Excerpt:
· · ·

From fd40926ce3d14c76475d7a7b43126b1e4bd88ac3 Mon Sep 17 00:00:00 2001
From: Gautam Ahuja <goutamahuja8387@gmail.com>
Date: Tue, 17 Dec 2024 14:07:31 +0530
Subject: [PATCH 5/6] Updated consume()  in CrDirReader [Polars -> Pandas]
 (#134)

* Updated consume() in CrDirReader. Fixed polar issue for reading compressed file

* Comment Cleanup
---
 scarf/readers.py | 43 +++++++++++++++++++------------------------
 1 file changed, 19 insertions(+), 24 deletions(-)

diff --git a/scarf/readers.py b/scarf/readers.py
index 69ef4f9..148059f 100644
--- a/scarf/readers.py
+++ b/scarf/readers.py
@@ -424,15 +424,15 @@ def process_batch(self, dfs: List[pd.DataFrame], filtering_cutoff: int) -> np.ar
         """
         pl_dfs = [pl.DataFrame(df) for df in dfs]
         pl_dfs = pl.concat(pl_dfs)

· · ·

Data listing:
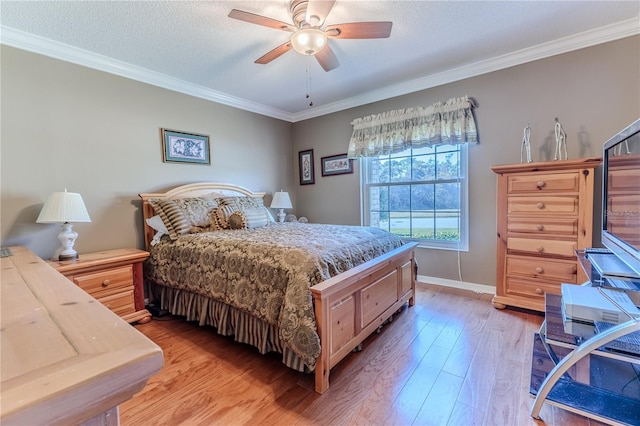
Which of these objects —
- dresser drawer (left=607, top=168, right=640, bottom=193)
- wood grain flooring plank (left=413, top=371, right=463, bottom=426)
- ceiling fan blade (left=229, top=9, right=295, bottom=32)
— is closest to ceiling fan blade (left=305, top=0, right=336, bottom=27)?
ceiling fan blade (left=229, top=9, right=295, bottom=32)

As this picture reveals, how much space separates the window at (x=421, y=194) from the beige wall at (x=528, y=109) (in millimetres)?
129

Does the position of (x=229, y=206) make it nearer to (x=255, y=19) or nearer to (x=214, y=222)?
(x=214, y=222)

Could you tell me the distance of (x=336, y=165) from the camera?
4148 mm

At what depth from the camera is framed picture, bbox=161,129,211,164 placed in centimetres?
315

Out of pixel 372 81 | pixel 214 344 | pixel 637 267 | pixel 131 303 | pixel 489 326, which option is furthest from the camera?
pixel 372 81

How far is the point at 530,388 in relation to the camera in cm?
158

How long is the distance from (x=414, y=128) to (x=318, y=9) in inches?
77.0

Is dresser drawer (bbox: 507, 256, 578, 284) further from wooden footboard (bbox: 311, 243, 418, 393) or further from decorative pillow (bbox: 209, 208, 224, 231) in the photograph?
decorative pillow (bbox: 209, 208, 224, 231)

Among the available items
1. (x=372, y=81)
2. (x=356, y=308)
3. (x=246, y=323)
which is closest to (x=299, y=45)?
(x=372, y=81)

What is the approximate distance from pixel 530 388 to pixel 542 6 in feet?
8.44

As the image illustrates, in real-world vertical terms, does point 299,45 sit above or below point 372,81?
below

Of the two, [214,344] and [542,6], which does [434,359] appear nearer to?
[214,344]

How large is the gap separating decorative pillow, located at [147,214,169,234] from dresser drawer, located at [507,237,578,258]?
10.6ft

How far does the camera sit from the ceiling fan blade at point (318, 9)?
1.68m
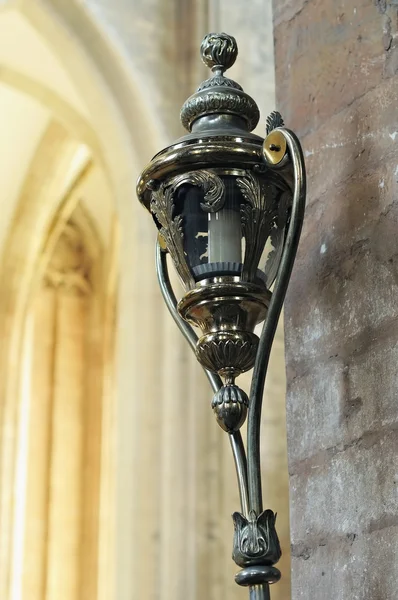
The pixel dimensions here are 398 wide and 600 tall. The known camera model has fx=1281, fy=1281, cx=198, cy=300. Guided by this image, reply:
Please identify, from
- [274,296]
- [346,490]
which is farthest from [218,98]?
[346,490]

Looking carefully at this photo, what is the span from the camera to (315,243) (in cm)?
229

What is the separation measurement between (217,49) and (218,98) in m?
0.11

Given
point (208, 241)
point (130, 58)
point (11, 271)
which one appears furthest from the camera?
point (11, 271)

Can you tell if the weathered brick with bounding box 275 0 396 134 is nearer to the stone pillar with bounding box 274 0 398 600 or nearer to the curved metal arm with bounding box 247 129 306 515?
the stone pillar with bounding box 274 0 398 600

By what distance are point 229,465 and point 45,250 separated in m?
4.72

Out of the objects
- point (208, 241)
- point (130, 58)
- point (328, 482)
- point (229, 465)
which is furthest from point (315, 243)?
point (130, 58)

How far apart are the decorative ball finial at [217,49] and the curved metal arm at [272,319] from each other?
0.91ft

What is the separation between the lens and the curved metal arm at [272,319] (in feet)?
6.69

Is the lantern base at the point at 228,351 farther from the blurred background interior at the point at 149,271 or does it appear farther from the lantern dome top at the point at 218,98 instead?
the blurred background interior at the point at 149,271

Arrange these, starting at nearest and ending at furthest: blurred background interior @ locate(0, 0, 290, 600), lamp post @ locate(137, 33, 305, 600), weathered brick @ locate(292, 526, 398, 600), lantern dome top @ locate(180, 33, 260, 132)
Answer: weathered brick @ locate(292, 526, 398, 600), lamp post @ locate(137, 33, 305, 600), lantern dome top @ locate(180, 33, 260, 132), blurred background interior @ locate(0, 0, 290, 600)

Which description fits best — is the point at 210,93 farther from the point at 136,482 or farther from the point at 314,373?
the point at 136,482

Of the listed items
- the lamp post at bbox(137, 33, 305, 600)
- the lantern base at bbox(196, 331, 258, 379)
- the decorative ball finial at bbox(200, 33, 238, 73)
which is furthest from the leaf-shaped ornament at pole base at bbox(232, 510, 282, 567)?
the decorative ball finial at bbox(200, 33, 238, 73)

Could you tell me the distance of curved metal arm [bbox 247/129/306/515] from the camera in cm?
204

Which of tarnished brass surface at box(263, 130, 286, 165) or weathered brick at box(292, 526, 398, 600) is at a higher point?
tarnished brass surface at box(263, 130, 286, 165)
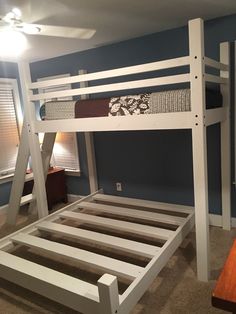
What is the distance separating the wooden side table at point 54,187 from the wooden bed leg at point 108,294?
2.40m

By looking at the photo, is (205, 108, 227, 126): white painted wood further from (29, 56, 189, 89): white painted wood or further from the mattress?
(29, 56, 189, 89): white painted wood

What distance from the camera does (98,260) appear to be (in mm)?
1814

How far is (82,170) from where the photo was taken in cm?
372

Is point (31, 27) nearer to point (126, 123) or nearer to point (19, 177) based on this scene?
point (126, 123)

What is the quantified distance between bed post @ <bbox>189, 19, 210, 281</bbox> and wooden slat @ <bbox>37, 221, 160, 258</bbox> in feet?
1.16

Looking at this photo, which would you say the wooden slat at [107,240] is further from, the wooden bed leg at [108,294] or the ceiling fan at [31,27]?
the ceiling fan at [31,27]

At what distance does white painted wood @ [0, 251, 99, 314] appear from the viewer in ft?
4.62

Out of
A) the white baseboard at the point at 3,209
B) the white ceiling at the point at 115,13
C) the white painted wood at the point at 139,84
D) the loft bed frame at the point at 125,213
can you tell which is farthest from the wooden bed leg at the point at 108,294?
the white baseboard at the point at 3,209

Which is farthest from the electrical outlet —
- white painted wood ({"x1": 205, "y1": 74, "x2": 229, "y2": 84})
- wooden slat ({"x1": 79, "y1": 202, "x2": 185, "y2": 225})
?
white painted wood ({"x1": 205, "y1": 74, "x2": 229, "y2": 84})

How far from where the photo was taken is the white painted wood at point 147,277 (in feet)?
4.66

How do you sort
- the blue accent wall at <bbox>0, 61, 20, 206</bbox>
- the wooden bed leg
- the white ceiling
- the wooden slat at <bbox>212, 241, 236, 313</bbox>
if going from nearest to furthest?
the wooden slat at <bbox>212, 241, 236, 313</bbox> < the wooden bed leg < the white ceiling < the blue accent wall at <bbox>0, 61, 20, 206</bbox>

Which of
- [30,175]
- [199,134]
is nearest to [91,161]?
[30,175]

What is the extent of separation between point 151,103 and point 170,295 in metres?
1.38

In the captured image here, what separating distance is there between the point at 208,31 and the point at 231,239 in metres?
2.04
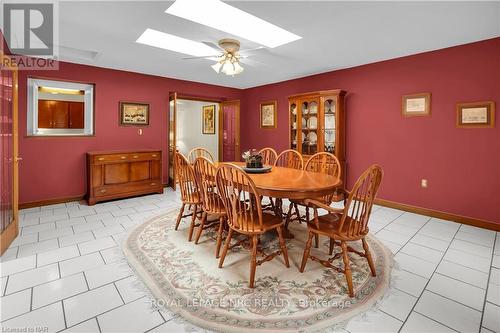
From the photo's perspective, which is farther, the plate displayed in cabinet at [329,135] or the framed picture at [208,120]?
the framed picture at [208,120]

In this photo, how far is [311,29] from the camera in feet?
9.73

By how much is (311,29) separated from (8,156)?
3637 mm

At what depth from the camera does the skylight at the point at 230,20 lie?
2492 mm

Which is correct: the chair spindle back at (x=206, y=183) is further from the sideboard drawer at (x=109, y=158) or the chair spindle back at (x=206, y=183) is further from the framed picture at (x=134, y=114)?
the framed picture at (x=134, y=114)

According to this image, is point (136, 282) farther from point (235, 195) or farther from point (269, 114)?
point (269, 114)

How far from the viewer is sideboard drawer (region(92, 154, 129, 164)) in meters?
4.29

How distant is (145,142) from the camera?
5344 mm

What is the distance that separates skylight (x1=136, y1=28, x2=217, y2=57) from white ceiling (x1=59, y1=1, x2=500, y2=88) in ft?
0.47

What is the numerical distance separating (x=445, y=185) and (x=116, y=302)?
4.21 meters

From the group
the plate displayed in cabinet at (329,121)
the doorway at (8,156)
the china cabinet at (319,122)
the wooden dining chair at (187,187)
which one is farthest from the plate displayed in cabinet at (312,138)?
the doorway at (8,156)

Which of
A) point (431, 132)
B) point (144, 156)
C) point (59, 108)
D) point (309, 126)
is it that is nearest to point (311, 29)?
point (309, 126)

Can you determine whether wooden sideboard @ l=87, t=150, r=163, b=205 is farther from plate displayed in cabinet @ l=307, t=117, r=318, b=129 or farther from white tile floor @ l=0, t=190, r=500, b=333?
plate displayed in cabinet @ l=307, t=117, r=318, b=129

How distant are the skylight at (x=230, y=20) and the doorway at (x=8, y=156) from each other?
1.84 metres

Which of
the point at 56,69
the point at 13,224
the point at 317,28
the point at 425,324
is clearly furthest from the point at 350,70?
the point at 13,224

· · ·

Tasks for this exercise:
- 1) Answer the following about the readers.py patch, marking each answer (a), (b) or (c) to match its question.
(a) Which file does the patch change?
(b) How many insertions and deletions does it report?
(c) In which class was consume() updated?
- 2) Resume the readers.py patch from the point where it stops.

Results:
- 1)
(a) scarf/readers.py
(b) 19 insertions and 24 deletions
(c) CrDirReader

- 2)
-        dfs_ = pl_dfs.group_by('barcode').agg(pl.sum('count'))
-        dfs_ = dfs_.filter(pl.col('count') > filtering_cutoff)
-        return np.sort(dfs_['barcode'])
+        dfs_ = pl_dfs.group_by("barcode").agg(pl.sum("count"))
+        dfs_ = dfs_.filter(pl.col("count") > filtering_cutoff)
+        return np.sort(dfs_["barcode"])
 
     def _get_valid_barcodes(
         self,
         filtering_cutoff: int,
         batch_size: int = int(10e3),
-        lines_in_mem: int = int(10e6),
+        lines_in_mem: int = int(10e5),
     ) -> np.ndarray:
         """Returns a list of valid barcodes after filtering out background barcodes.
 
@@ -524,7 +524,8 @@ def cell_names(self) -> List[str]:
             vals = vals[(self.validBarcodeIdx + self.indexOffset)]
         return list(vals)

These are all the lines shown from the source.